Back when OSU! was the big thing for streamers, and I was mainlining adc Draven bot lane in league of legends, i bought into the hype that was disabling mouse acceleration. I thought, surely, since disabling it gives the raw values rather than accelerrated ones, that my game performance would improve and be more accurate.

I stuck with it disabled for over year, thinking that eventually i would adapt to this new method of input and even become a better gamer with more clicks going where i wanted them to.

It never got better. Hell, my performance stayed worse than before the switch to disabled accelleration. It took me a month to go back to my previous level acurrracy once i switxhed it back on, and i have never turned it off since.

What people and apparently large language models don't understand is that mouse accelleration doesn't make the mouse movement unpredictable. It makes it accellerate on a known curve. I grew up with mouse aceleration and by the time i learned i could change it, i was not able to master or even learn this new way of using a mouse.

For those of you who don't want personal anecdotes, turning off mouse accelleration on a three-monitor setup means unacceptably slow traversal, or unacceptably high (skipping pixel levels of too high) speed in the fine movement level.

[–] alphapuggle@programming.dev 5 points 1 year ago

Because I like to be able to span my three monitors and also be able to click buttons. It hasn't affected video games since most use raw input or have an option to

[–] ripcord@kbin.social 4 points 1 year ago

I know chatgpt is sometimes wrong

My experience is that it's wrong (at least fairly inaccurate) at least half of the time. Sometimes even being wrong is enough of a hint for what I needed it for, but yeah, don't trust that shit.

[–] MoogleMaestro@kbin.social 4 points 1 year ago (1 children)

Trackballs can feel better with acceleration on.

[–] Vuipes@kbin.social 1 points 1 year ago

Yeah, I forgot about you guys. Trackball and trackpad are much better with acceleration.

[–] _haha_oh_wow_@sh.itjust.works 3 points 1 year ago* (last edited 1 year ago)

My guess would be they never realized it was on and don't understand what it is.

[–] HidingCat@kbin.social 2 points 1 year ago

Because they're using MacOS?? Unless that has changed, please feel free to correct me.

[–] ithas@artemis.camp 2 points 1 year ago (1 children)

People turn it off?! Surely it is faster with acceleration rather than without?! I guess I can try, I have now disabled enhance pointer precision in windows. What I can say is, it does actually seem to go faster than I expected. I then tried to get back to the checkbox to turn it back on and completely overshot the selection box and then overcorrected my overcorrection. Now I'm curious what most people use.

[–] strawberry@artemis.camp 1 points 1 year ago (1 children)

usually its faster with acceleration. what acceleration does is when u move your mouse quickly it will move the mouse more proportional to how far u moved it. so move your mouse 10cm in 1 second and you get across the whole screen. move it 10cm in 10 seconds and it only moves halfway (pulled the proportions out of my ass but u get the point)

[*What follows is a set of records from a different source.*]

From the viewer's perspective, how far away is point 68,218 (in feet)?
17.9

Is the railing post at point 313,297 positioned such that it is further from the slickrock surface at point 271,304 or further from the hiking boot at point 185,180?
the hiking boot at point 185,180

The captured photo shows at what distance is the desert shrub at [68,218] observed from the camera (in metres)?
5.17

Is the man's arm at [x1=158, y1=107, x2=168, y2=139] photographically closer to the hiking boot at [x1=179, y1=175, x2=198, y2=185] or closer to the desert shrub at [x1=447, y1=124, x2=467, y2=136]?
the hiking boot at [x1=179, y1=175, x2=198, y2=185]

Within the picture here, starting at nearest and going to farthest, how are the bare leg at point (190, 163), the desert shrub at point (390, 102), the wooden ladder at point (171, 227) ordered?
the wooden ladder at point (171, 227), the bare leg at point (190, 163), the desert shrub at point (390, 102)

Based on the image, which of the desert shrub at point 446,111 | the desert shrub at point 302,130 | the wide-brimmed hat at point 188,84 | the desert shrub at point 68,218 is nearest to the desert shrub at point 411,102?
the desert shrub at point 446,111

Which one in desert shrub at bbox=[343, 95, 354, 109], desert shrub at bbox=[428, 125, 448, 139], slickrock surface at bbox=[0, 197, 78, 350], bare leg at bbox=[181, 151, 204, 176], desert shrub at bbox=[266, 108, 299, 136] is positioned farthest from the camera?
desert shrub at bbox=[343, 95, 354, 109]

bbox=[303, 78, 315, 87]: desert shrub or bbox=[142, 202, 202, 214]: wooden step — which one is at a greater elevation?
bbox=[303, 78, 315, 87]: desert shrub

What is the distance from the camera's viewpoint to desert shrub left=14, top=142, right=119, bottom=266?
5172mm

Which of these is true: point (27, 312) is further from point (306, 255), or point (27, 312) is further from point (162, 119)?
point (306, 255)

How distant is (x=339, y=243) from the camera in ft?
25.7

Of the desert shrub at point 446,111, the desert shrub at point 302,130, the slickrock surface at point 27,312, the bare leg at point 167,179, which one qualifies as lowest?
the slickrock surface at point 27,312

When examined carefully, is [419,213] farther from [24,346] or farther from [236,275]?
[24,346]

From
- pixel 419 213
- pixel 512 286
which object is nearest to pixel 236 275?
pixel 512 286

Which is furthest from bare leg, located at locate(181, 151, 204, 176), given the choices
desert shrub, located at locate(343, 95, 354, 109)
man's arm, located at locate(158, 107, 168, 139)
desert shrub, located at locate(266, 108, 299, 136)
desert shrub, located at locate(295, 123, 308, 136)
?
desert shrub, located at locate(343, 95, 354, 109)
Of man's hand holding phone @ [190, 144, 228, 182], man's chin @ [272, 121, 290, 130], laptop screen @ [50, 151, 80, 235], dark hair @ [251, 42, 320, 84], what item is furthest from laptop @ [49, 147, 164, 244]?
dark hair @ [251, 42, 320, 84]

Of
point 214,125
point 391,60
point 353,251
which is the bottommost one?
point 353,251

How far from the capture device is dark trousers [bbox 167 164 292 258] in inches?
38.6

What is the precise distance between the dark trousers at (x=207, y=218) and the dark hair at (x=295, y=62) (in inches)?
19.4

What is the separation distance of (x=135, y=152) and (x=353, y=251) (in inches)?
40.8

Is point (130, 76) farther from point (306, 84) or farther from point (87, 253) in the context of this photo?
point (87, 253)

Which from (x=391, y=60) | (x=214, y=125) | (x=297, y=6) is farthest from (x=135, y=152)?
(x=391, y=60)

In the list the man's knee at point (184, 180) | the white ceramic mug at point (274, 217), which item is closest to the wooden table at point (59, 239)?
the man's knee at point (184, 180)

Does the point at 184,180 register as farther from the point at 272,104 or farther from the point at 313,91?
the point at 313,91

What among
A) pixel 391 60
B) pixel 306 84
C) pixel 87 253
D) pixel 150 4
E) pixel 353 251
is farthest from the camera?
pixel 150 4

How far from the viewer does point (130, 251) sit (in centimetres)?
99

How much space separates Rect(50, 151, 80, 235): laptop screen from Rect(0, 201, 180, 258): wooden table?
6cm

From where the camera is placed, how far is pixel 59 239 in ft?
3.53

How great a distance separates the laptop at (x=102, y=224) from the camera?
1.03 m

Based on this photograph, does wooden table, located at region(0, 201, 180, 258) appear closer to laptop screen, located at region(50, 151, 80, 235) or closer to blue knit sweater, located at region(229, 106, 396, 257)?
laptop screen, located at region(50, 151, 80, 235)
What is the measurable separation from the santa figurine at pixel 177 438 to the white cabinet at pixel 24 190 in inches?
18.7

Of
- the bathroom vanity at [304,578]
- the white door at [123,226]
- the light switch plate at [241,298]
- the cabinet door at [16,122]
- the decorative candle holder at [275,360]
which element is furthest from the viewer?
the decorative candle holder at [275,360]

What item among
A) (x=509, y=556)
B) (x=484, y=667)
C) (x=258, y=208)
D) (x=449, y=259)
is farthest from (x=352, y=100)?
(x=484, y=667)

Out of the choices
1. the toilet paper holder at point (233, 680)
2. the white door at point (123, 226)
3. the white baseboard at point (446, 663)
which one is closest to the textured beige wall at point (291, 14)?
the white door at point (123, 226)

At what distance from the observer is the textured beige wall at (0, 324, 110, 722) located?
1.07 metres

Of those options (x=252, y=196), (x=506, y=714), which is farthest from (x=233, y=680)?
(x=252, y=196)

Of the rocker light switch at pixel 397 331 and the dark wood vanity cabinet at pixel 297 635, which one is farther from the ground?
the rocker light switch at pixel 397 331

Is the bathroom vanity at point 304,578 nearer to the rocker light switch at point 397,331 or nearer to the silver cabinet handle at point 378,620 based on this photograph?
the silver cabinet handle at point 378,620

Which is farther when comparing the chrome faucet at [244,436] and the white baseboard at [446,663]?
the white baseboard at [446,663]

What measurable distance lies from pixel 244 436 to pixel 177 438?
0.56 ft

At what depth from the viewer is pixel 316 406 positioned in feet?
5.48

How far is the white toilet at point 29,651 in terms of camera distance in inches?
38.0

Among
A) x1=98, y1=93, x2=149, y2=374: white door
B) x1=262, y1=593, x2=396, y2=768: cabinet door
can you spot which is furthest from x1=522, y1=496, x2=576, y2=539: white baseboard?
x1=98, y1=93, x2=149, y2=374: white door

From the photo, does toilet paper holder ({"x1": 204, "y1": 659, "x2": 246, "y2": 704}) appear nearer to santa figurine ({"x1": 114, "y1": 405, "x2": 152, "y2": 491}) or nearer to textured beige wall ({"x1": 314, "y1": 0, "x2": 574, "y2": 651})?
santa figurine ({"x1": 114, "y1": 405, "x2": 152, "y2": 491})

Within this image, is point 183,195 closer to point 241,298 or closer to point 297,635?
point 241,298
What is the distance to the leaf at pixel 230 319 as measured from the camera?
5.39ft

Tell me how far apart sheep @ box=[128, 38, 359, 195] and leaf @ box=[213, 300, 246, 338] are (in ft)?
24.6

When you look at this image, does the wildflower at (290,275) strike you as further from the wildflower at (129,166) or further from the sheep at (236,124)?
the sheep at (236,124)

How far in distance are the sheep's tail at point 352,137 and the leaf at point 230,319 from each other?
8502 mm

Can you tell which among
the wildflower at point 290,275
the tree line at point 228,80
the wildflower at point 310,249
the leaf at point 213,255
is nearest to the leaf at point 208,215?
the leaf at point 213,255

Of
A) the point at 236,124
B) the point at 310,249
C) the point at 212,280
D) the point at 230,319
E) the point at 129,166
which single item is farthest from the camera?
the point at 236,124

[–] ithas@artemis.camp 2 points 1 year ago

Which I definitely prefer. The chatgpt thing in the OP had me thinking -I- was hallucinating. I've always felt it takes less hand movement to move across the screen with acceleration

[–] fatcat@discuss.tchncs.de 1 points 1 year ago

Because I really don't care. I need a few minutes to adapt if I switch it off (or on, it it is off) and I'm good to go.